(WORK REQUEST): Pull every line that includes the word "wardrobe" out of the data below and copy it.

(Source data)
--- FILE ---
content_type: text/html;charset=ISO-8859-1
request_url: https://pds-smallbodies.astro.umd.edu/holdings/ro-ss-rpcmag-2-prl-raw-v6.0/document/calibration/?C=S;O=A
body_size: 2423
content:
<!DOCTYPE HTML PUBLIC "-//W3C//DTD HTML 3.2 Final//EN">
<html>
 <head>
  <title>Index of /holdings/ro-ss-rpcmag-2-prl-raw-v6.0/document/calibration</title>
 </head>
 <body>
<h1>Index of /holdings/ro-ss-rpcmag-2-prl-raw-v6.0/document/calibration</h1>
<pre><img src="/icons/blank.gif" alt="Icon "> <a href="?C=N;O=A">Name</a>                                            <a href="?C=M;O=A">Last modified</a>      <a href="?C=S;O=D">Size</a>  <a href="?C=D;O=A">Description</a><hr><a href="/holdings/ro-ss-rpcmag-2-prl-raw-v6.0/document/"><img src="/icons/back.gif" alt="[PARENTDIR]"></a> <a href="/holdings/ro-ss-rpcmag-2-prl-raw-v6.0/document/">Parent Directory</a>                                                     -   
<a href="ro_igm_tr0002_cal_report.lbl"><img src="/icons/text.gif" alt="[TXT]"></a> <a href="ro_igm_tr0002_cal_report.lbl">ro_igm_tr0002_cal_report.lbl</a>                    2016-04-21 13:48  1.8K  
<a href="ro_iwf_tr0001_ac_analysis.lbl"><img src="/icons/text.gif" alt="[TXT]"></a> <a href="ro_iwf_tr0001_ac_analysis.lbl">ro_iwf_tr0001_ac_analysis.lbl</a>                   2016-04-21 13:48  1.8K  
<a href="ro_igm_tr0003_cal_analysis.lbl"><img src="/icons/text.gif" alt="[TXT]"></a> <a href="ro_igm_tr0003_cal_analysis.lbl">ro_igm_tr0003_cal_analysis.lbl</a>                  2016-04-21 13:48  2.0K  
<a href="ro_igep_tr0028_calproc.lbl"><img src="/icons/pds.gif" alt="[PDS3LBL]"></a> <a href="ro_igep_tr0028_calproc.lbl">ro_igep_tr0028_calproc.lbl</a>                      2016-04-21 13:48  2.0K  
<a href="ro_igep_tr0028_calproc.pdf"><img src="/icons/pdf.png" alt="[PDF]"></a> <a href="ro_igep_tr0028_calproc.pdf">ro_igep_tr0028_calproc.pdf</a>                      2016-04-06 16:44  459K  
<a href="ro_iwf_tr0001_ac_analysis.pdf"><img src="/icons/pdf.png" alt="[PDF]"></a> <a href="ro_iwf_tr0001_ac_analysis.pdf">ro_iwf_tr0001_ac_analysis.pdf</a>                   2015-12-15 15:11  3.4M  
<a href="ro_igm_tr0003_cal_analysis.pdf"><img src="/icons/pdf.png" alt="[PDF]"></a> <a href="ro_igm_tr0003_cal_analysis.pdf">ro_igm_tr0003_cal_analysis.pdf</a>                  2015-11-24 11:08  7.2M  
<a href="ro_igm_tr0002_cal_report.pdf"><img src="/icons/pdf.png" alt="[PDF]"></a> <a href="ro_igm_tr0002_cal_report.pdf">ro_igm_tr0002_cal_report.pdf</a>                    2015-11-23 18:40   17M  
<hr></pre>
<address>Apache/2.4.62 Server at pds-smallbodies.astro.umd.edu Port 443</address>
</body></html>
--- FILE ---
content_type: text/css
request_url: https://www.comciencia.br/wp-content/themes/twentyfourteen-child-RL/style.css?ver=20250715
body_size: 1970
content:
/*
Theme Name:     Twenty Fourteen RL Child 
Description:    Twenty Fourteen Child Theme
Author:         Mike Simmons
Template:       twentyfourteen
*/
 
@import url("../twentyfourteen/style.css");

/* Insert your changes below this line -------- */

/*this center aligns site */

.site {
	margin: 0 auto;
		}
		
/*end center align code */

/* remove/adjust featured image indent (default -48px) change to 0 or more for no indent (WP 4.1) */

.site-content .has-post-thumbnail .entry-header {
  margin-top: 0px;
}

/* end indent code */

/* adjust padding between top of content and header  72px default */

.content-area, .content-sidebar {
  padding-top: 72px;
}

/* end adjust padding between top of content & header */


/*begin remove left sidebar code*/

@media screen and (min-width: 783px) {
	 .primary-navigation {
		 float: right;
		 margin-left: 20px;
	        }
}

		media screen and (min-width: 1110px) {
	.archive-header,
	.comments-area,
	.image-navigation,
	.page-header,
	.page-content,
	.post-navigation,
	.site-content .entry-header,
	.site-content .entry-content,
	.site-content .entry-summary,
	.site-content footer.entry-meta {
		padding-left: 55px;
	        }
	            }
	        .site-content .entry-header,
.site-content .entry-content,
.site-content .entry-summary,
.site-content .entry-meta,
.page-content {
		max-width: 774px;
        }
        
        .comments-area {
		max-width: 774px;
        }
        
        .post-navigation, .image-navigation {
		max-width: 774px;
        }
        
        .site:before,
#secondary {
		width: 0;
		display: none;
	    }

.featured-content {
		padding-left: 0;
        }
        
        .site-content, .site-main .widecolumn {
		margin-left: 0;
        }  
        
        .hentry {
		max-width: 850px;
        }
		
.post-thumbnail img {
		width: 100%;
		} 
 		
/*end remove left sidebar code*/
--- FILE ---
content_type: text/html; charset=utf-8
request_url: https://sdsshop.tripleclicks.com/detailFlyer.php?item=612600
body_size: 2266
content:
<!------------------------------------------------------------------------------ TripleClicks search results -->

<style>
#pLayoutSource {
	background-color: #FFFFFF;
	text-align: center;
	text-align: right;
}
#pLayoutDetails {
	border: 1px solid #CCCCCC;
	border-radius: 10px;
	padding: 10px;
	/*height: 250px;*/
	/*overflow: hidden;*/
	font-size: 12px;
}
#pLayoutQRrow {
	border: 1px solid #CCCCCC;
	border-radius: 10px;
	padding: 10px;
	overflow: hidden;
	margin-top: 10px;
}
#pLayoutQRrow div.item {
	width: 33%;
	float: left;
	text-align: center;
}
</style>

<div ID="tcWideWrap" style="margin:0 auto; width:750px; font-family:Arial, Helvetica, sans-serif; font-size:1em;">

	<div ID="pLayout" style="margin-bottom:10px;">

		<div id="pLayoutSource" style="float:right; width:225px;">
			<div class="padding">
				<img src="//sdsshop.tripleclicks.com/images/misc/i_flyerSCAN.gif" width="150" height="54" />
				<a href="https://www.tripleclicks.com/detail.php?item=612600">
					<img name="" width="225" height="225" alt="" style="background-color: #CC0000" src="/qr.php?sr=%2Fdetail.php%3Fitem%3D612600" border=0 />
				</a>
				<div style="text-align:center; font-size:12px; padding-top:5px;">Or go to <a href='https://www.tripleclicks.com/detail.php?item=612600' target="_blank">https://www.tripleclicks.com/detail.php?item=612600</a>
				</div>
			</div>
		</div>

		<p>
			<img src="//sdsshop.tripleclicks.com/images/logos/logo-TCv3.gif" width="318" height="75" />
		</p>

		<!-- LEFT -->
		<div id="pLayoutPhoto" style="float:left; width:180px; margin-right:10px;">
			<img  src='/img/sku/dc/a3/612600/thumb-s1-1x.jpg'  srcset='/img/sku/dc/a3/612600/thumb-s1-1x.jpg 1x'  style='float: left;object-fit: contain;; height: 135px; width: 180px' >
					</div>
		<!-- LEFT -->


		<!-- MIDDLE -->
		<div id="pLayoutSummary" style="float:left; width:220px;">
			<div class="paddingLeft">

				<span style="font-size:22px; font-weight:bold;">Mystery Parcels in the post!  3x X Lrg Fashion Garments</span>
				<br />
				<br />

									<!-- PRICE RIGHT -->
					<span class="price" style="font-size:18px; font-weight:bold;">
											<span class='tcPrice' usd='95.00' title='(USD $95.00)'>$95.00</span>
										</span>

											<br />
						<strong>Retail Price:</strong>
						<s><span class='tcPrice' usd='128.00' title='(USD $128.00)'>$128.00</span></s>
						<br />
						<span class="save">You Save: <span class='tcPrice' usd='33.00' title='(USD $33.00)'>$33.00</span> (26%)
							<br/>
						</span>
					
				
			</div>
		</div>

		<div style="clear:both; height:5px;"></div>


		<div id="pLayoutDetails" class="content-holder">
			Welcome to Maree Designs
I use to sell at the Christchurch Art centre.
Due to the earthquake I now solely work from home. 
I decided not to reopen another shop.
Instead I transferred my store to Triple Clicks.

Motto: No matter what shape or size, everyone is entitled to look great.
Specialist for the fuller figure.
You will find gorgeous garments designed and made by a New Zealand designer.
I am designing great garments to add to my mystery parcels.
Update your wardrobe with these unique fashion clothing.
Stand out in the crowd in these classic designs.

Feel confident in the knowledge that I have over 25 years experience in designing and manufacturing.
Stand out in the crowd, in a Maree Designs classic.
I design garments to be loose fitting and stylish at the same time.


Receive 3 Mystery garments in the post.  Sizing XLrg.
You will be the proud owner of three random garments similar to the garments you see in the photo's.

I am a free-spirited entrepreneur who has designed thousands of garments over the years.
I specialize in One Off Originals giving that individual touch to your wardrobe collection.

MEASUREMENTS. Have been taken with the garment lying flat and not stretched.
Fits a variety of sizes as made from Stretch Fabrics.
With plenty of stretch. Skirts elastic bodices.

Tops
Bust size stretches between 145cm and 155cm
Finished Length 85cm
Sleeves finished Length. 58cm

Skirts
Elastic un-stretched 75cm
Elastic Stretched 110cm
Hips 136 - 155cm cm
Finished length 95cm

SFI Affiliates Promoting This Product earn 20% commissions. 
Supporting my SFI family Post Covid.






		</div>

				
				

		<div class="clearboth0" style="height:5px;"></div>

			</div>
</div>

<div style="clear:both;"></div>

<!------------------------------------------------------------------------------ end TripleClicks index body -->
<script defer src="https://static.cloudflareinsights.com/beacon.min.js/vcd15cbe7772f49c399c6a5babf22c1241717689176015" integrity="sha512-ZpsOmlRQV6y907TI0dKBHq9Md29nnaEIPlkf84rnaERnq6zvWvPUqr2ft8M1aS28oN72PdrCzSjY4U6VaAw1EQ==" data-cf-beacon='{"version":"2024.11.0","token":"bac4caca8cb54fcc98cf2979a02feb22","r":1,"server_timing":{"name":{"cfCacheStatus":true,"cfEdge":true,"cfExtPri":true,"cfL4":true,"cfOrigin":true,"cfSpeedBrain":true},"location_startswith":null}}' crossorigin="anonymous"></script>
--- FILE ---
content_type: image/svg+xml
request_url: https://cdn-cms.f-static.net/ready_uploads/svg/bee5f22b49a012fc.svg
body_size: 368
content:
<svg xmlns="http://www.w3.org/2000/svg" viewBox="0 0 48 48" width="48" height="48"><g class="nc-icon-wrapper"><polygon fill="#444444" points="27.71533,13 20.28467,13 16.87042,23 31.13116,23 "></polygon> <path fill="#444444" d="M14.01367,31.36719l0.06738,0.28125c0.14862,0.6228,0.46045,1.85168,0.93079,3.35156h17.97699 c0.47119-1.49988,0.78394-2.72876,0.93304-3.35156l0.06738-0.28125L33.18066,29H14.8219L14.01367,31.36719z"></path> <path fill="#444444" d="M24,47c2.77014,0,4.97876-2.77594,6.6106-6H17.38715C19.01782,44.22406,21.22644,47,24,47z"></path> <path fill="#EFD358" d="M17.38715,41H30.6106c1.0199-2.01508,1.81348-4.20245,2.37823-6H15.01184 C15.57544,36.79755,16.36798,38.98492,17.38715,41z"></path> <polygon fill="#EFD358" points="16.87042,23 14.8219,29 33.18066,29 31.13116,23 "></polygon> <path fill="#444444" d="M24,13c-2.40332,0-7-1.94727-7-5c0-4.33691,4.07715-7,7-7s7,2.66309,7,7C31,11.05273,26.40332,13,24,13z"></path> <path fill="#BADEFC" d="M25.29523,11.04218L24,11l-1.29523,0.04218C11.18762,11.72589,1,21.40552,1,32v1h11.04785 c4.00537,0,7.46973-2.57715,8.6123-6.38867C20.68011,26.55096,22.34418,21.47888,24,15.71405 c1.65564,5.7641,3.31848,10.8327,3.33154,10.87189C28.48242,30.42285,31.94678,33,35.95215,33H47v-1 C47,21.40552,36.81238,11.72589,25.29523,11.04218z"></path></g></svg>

(FINISHED EXERCISE):
Update your wardrobe with these unique fashion clothing.
I specialize in One Off Originals giving that individual touch to your wardrobe collection.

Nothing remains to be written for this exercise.